This is a Python package designed to facilitate the use of many different melody analyis tools.

The main goal of this package is to consolidate a wide range of features from the computational melody analysis literature into a single place, in a single language.

This package is strictly for monophonic melodies - it will not compute any features for polyphonic music!

Included Contributions

Included in the package are contributions from:

  • FANTASTIC (Müllensiefen, 2009)
  • SIMILE (Müllensiefen & Frieler, 2006)
  • melsim (Silas & Frieler, n.d.)
  • jSymbolic2 (McKay & Fujinaga, 2006)
  • IDyOM (Pearce, 2005)
  • MIDI Toolbox (Eerola & Toiviainen, 2004)

Melody Features Summary

This package provides over 200 features from various computational melody analysis frameworks. For a comprehensive, interactive table with search and sorting capabilities, refer to:

Interactive Features Table

The interactive table allows you to:

  • Search features by name, implementation, or description
  • Sort by any column (Name, Implementation, Type, etc.)
  • Browse all features with detailed descriptions and references

Installation

# using pip
pip install melody-features

# or clone the repository
git clone https://github.com/dmwhyatt/melody-features.git
cd melody-features

# Install in development mode
pip install -e .

Quick Start

The feature set can be easily accessed using the top-level function get_all_features. Here's a basic example:

from melody_features import get_all_features

# Extract features from a directory of MIDI files, a single MIDI file
# or a list of paths to MIDI files
results = get_all_features(input="path/to/your/midi/files")
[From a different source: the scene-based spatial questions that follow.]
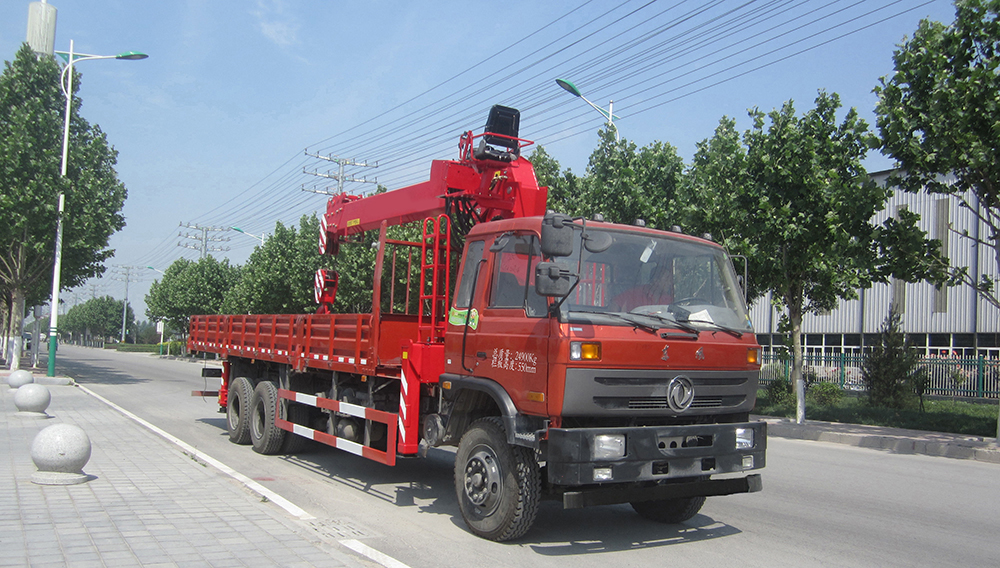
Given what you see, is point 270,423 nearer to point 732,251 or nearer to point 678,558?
point 678,558

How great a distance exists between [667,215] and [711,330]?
13787mm

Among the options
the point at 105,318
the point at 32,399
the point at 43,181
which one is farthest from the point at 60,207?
the point at 105,318

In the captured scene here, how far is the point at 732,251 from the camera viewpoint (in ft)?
57.1

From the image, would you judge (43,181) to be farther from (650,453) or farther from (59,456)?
(650,453)

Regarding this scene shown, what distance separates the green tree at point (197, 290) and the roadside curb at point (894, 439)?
47.5 meters

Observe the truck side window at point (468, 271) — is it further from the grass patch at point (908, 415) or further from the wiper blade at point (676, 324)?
the grass patch at point (908, 415)

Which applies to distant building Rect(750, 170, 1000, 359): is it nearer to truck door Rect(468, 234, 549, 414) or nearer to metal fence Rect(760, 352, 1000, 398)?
metal fence Rect(760, 352, 1000, 398)

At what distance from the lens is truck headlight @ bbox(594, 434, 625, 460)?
17.3 ft

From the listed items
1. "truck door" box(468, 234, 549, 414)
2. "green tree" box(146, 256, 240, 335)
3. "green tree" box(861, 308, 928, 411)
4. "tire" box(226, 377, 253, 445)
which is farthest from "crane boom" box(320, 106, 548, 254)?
"green tree" box(146, 256, 240, 335)

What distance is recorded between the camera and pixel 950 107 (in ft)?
43.0

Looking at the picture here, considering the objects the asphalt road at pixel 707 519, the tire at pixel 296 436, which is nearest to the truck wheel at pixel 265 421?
the tire at pixel 296 436

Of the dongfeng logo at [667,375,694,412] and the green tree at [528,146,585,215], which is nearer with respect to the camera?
the dongfeng logo at [667,375,694,412]

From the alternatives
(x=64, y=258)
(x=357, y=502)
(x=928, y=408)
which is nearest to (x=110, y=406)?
(x=357, y=502)

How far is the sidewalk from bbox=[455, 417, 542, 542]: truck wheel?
118cm
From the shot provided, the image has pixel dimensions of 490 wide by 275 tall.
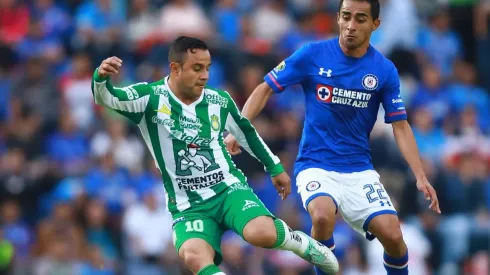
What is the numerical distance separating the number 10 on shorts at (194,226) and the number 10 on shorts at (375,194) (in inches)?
62.1

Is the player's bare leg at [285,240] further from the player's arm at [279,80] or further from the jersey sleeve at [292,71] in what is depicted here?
the jersey sleeve at [292,71]

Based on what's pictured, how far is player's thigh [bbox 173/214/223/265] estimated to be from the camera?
10305 millimetres

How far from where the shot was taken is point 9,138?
1714 centimetres

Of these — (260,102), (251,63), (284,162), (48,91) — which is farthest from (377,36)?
(260,102)

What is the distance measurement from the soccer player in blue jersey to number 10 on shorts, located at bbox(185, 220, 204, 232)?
943 mm

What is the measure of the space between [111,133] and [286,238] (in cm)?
734

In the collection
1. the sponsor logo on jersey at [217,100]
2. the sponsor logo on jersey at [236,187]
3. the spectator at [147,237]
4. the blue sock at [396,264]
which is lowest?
the spectator at [147,237]

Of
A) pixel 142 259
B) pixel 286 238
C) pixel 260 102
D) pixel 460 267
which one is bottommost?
pixel 460 267

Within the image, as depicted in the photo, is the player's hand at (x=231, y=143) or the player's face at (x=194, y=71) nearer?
the player's face at (x=194, y=71)

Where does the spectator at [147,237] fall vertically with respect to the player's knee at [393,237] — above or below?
below

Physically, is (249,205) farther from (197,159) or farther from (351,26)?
(351,26)

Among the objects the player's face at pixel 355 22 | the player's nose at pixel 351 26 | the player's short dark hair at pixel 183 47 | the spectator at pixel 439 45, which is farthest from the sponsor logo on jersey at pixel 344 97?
the spectator at pixel 439 45

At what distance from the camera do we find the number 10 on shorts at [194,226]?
1036cm

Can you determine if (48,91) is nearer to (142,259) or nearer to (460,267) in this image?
(142,259)
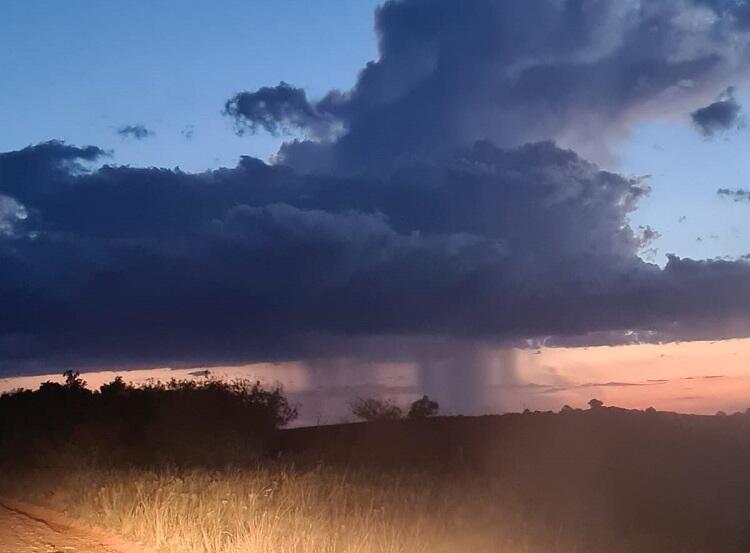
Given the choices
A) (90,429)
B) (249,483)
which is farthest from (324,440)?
(249,483)

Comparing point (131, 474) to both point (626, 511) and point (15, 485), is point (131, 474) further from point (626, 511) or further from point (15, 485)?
point (626, 511)

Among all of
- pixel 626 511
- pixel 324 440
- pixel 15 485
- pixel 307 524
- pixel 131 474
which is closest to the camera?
pixel 307 524

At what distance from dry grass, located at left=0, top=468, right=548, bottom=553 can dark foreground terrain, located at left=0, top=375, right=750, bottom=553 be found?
0.16 ft

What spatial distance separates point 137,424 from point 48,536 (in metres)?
28.9

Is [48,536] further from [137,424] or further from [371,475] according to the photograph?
[137,424]

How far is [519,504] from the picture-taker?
2409 cm

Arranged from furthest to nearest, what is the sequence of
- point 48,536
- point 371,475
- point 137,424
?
point 137,424 → point 371,475 → point 48,536

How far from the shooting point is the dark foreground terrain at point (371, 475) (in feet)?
51.6

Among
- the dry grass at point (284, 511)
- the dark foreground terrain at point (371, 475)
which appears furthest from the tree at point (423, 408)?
the dry grass at point (284, 511)

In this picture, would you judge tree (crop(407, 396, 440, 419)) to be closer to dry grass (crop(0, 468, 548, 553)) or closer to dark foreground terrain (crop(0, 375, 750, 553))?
dark foreground terrain (crop(0, 375, 750, 553))

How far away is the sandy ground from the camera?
48.5ft

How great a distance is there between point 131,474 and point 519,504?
9.21 metres

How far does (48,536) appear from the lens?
16.1 m

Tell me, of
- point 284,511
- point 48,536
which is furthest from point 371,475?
point 48,536
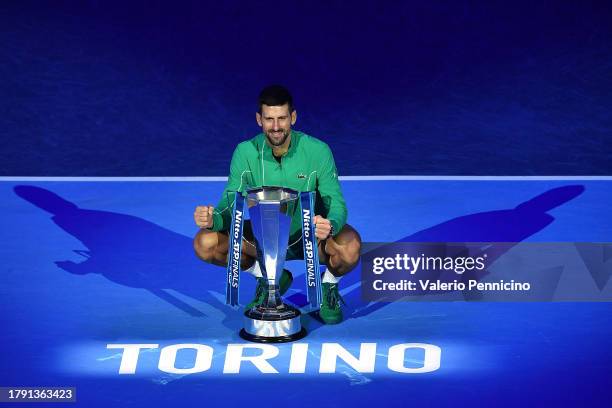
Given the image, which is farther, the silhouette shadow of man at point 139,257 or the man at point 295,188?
the silhouette shadow of man at point 139,257

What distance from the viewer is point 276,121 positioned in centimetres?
532

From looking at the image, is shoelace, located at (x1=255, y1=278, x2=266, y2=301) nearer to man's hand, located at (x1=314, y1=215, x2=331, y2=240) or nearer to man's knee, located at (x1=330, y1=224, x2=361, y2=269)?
man's knee, located at (x1=330, y1=224, x2=361, y2=269)

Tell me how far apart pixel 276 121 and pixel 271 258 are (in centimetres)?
65

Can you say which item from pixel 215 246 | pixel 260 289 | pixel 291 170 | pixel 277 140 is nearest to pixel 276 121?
pixel 277 140

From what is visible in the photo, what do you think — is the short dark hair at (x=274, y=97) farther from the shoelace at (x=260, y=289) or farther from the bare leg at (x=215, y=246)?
the shoelace at (x=260, y=289)

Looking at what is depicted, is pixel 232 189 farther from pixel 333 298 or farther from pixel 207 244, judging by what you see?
pixel 333 298

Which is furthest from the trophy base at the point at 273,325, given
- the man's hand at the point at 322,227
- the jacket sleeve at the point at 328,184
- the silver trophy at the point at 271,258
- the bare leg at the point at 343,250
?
the jacket sleeve at the point at 328,184

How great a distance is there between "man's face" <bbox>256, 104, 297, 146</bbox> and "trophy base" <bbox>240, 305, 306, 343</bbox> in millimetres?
824

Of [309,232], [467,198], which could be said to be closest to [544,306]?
[309,232]

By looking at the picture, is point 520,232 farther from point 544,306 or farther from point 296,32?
point 296,32

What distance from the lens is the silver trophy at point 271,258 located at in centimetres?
520

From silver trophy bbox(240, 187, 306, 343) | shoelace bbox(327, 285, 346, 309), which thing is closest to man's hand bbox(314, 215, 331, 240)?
silver trophy bbox(240, 187, 306, 343)

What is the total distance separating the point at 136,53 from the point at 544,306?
5504mm

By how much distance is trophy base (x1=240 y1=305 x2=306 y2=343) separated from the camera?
5238 mm
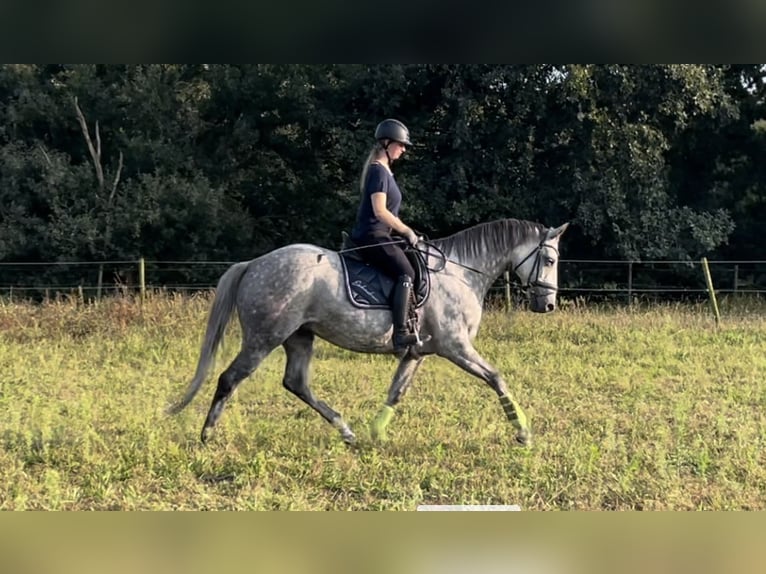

# Print the result of all feature calculations
print(results.iloc[:1,].to_json(indent=4, orient="records"))

By default, this function will produce a Pandas DataFrame containing the tabulated features, using the Essen Folksong Collection as the reference corpus.

This function can be customised in a number of ways, please see notebooks/example.ipynb for a detailed breakdown.

Melsim

Melsim is an R package for computing the similarity between two or more melodies. It is currently under development by Seb Silas and Klaus Frieler (https://github.com/sebsilas/melsim)

It is included with this feature set through a wrapper approach - take a look at example.py and the supplied MIDI files.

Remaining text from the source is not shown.